Agent orchestration application - Alibaba Cloud Model Studio

You can create an agent orchestration application to build a group of autonomous agents that collaborate and plan automatically. This topics describes how to create an agent orchestration application and its advanced features.

Why use agent orchestration application

Agent orchestration applications offer several advantages over single-agent applications:

Collaboration and flexibility: Multiple agents can collaborate and share information with each other to complete complex tasks more effectively than a single agent. This capability is particularly beneficial in scenarios that demand multi-party cooperation and parallel processing.
Extensibility and robustness: You can adjust the number and roles of agents in an agent orchestration application, enhancing its flexibility and robustness.
Task decomposition and parallel processing: Agent orchestration applications can break down complex tasks into subtasks, which are then processed concurrently by different agents, improving efficiency.
Automatic planning: Agent orchestration applications can autonomously plan task execution flows and schedule sub-agents based on task requirements
Complete agent functionality: On top of all these capabilities, agent orchestration applications maintain all features of a single agent, including RAG and plug-ins.

Getting started

The following section uses a schedule management assistant as an example to get you started with agent orchestration applications.
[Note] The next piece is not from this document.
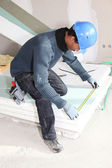 Man measuring insulation boards — Stock Photo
Scenario description: Schedule management assistant

Demand

The users need an intelligent assistant to manage and organize their schedules. The objective is to design a system that processes schedule information and organizes it into a structured calendar.

Solution

The task is divided between two independent agents within one agent orchestration application, with each agent handling specific subtasks.

Roles and tasks

Role: Information collector
- Task: Collect schedule information from the users.
- Description: Receives user-input schedules, such as meetings, tasks, and appointments, and forwards this information to the data organizer.
- Sample input: "There is a team meeting at 10 AM tomorrow.""
- Sample output: {"date": "tomorrow", "time": "10 AM", "event": "team meeting"}
Role: Data organizer
- Task: Organize the collected schedule information into a calendar.
- Description: Processes structured data from the information collector, sorting the data by date and time to produce a user-friendly calendar.
- Sample input: {"date": "tomorrow", "time": "10 AM", "event": "team meeting"}
- Sample output: Incorporates the information into the user's calendar: {"2024-08-19": [{"time": "10 AM", "event": "team meeting"}]}

Sample

User input:
"There is a team meeting at 10 AM tomorrow."
Information collector processing:
Converts the input into structured data: {"date": "tomorrow", "time": "10 AM", "event": "team meeting"}

Data organizer processing:

Adds the structured data to the calendar, resulting in:

{
  "user calendar": {
    "2024-08-19": [
      {
        "time": "10 AM",
        "event": "team meeting"
      }
    ]
  }
}

Prompt design

Design separate prompts for the two agents. Sample prompts:

Information collector

You are an intelligent assistant responsible for collecting users' schedules. Users will input their schedule information in natural language. Your task is to parse these inputs and extract the date, time, and event. The output format should be a structured JSON object.
Sample input:
"There is a team meeting at 10 AM tomorrow."
Sample output:
{
  "date": "tomorrow",
  "time": "10 AM",
  "event": "team meeting"
}
When users input their schedules, please return the parsed data in the above format.

Data organizer

You are an intelligent assistant responsible for organizing users' schedules. You will receive structured data passed from another agent and add this data to the user's calendar. Please ensure the data is sorted by date and time and output the updated calendar.

Sample input:
{
  "date": "tomorrow",
  "time": "10 AM",
  "event": "team meeting"
}

Sample output:
{
  "user calendar": {
    "2024-08-19": [
      {
        "time": "10 AM",
        "event": "team meeting"
      }
    ]
  }
}

Please add the received data to the user's calendar and return the updated result.

Create application

Go to My Applications in the Model Studio console, choose Create Application > Agent Orchestration Application > Create Agent Orchestration Application.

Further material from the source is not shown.